Change creates opportunity. And Canada’s securities industry is in the midst of significant changes that signal a new era in investor information, as well as opportunities for advisors to strengthen their client relationships.
Improvements in the way information is presented to investors, known in the industry as CRMII and Fund Facts, are putting Canada firmly ahead of the rest of the world in providing clear and full information to investors. These changes are creating opportunities for dealers and advisors to adopt consistent language and practices that will put Canadians in an even stronger position to understand their investments and get the most out of their relationships with their advisor.
For investors, the new rules mean they will start to see more use of plain language and clearer, timelier presentation of information.
For advisors, it will mean revising their sales processes to ensure it complies with the new rules (e.g. pre-trade disclosures) and determining how this will impact the way they communicate with their clients.
With the first round of CRMII changes, which took effect in July 2014, advisors are required to inform investors of the costs of an investment purchase in advance of the trade—a practice many were already following—and begin to educate investors about benchmarks.
But benchmarks and pre-trade disclosure are only the front line. Starting in July 2015, investors will see changes to their statements, with book cost or original cost being listed for each security. By the end of 2016, investor statements will go through further transformations as consumer-friendly reporting of performance and costs, in dollar terms, becomes mandatory.
To be successful, the investment funds industry must commit to going beyond simple compliance with the new rules. It must deliver on the spirit of CRMII by encouraging everyone within the sector to adopt consistent approaches that will enable consumers to easily understand the costs and performance of their investments.
So what this mean for an advisor? Let’s use the explanation of benchmarks as an example. The rule says an advisor must provide an explanation of what benchmarking means to their clients. Compliance only demands that some sort of explanation be given. But benchmarks are not part of most investors’ everyday experiences, and a complex explanation may be poorly understood or, worse, misapplied. The opportunity to deliver on the spirit of CRM lies in providing a clear, plain language explanation that uses concepts easily understood by the average person, and in following up with a conversation that helps the investor understand both the benefits and limitations of using benchmarks to evaluate performance. IFIC offers tools to help advisors with these conversations.
Complying also means being ahead of the requirements to help prepare investors for the changes they will see in their statements. Research tells us that many investors take time to review their statements thoroughly, for example, to translate fees expressed in percentages into dollars and cents. Advisors can take advantage of the rollout to prepare and discuss new elements, such as book value or original cost, with clients and explain how it relates to the investor’s own account.

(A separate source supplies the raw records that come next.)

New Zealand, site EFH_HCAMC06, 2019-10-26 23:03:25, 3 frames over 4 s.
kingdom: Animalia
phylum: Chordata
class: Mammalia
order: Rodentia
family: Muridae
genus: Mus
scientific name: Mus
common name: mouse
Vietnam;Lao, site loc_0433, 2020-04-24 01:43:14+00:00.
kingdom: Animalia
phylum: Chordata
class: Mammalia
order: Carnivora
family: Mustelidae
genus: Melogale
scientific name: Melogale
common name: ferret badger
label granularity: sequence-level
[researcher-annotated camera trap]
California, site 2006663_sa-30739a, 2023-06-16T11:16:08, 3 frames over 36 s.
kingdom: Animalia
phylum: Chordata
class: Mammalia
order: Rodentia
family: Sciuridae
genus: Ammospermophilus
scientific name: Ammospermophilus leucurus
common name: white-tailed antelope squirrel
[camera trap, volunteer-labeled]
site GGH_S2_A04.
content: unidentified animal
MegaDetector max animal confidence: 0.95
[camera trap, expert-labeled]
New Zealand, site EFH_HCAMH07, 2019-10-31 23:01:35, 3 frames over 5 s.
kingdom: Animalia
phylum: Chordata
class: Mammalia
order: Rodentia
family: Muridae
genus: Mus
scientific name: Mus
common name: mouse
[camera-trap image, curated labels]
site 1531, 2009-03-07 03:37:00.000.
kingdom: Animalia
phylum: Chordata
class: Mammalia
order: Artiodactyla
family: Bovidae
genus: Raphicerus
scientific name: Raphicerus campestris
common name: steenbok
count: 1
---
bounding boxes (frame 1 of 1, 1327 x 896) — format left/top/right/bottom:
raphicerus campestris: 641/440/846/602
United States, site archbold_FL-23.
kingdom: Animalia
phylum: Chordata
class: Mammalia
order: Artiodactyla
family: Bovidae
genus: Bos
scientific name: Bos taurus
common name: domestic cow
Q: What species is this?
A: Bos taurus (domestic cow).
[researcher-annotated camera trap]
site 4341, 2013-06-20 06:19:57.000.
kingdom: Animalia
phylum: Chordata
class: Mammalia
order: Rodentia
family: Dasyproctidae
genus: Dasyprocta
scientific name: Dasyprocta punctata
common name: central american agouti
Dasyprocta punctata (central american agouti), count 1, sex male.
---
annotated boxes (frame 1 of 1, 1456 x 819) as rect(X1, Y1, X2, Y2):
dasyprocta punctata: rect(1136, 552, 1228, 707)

Regulators will be monitoring the effectiveness of CRMII and Fund Facts, and assessing whether we can succeed in improving investor behaviours and decision-making. It’s important to the industry and our clients that these initiatives are implemented effectively.
By addressing these matters early and directly, investors will gain a more sophisticated understanding of their advisor’s services, and a better appreciation of the value they add in the long term.
Joanne De Laurentiis is president and CEO of the Investment Funds Institute of Canada. She is an expert in managing and guiding multi-stakeholder financial services organizations. She has served in a leadership capacity for several organizations including Credit Union Central of Canada, Mondex Canada and the Interac Association. Currently, she serves on the Board of the Southdown Institute, a not-for-profit treatment centre, and the Ontario Press Council.